Amor en la guerra
Ramón y Juliana están enamorados y tienen un grave problema. Se dirá que problema es inherente a la condición de enamorado pero, dentro de la amplísima gama de problemas posibles que siempre, se empeñan en partir por la mitad las parejas, éste no suele figurar. Pues lo que ocurre es que Ramón vive en la calle Galileo, al oeste de Madrid, y Juliana hacia el este, en un afluente de Arturo Soria.La primera consecuencia de este hecho en apariencia trivial es que apenas se pueden ver. Separados por los cráteres, vías cortadas y muchedumbres que van de un lado a otro, sin rumbo y sin guía, por el centro de Madrid, lo cierto es que cada vez que Ramón y Juliana se quieren ver tienen que desplegar tanta astucia, valor y energía que forzosamente su relación se ha teñido desde el comienzo con colores de guerra.
El asunto no tendría tanta importancia de haberse conocido antes y compartir recuerdos de- cuando se podía convivir en la misma ciudad. De cuando las preocupaciones. más habituales de las parejas eran los padres, la hora de volver a casa, hasta dónde llegar, los celos y la entrada para el piso, en su caso. Pero Ramón y Juliana se conocieron hace sólo unos meses, cuando ya habían comenzado los bombardeos y los taladros. Su amor ha nacido y crecido en los dos lados de una ciudad dividida. No han conocido otra cosa y, como en los tiempos de Elena de Troya, comienzan a preguntarse si merece la pena tanto esfuerzo.
Veamos: Ramón cursa un primero en la Complutense, en tanto que Juliana se pregunta si en su COU en uno de los verdes colegios de la zona este le permitirán sacar una selectividad suficiente para reunirse con Ramón el año que viene, al menos, en la misma universidad. Como su amor no les deja lugar a otra opción, todas las tardes se empeñan en verse e intentan la travesía.
Entonces puede ocurrir que Ramón coja su trasto de segunda mano y se empeñe, pese a su experiencia, en la azarosa bajada de Cea Bermúdez. Como es sabido allí acampa el tercero de intendencia del ejército del oeste y, con el objetivo vital de mantener una cabeza de puente en la línea 7, tiene tomada toda la calle, de forma que sea casi imposible cruzar sin percance. Por lo general hay que doblar hacia Cuatro Caminos o emprender el camino suicida hacia Rubén Darío por Zurbano o paralelas, en cuyo casó el valiente está perdido. Perspectivas similares aguardan a quien se atreva por los puentes o Islas Filipinas, frente este último, recordemos, abierto en memoria de la gloriosa, campaña del mismo nombre. Para qué hablar de los bulevares y Génova: por allí se encuentran los estados mayores sacando pecho e inflamando himnos y banderas, y el fragor de su batalla se oye en toda la ciudad.

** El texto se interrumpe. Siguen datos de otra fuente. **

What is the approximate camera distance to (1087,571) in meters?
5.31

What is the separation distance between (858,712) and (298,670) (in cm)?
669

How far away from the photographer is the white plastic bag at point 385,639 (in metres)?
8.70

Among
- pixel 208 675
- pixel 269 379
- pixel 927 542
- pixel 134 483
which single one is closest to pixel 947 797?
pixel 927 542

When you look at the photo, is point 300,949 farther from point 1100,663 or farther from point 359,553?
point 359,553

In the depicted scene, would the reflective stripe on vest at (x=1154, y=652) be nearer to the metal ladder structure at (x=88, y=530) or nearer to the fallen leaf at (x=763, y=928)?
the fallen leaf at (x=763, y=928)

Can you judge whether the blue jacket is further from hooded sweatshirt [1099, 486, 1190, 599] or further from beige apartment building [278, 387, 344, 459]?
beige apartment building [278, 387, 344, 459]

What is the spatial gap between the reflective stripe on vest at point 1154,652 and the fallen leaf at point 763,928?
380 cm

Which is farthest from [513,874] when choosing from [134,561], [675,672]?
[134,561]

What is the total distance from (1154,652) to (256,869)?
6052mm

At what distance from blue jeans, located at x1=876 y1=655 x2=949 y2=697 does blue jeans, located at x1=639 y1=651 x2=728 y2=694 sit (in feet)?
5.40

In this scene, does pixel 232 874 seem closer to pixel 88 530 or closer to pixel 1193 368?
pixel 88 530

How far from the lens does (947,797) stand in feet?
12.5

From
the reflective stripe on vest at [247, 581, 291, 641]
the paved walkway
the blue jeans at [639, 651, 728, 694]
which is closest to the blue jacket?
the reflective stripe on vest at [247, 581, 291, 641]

Puede ocurrir que sea Juliana quien se atreva. Pero entonces sucede que, si descuenta el tiempo de plantón en la parada de los tres autobuses que debe tomar para cruzar de este a oeste, y el tiempo de atasco que les ancla también a ellos, resulta que no les queda más remedio que verse en la última parada, mientras Juliana espera el de regreso. Y aunque ambos se saben en tiempos de guerra, saben también que no hay amor que resista si sólo tiene para alimentarse esperas de autobús sin grandeza ninguna.
De modo que, mientras pasa la ofensiva, Ramón y Juliana han optado por verse en la línea circular del metro . Él la toma en Argüelles y ella se sube en República Argentina cuando lo ve en la última ventanilla del penúltimo vagón, que es su santo y seña particular. Esa es la forma, han descubierto, en que pierden menos tiempo. Aunque suele ir lleno, poco a poco los pasajeros les van haciendo el, hueco de intimidad que siempre se reserva a los enamorados en las guerras. Seguro que piensan, enternecidos: "Ah, qué tiempos".
En cuanto a ellos, poco a poco van logrando una cierta normalidad y una tarde sí y a la otra también consiguen encontrar motivos normales de discusión para separarse enfadados y reconciliarse amorosamente esa noche por teléfono. Están pensando en si no será más práctico, mientras pasa el huracán, ahorrarse la visita. Lo que no saben es que detrás de este viene otro: de los huracanes viven los alcaldes. Luego se cuelgan las medallas de los rescates.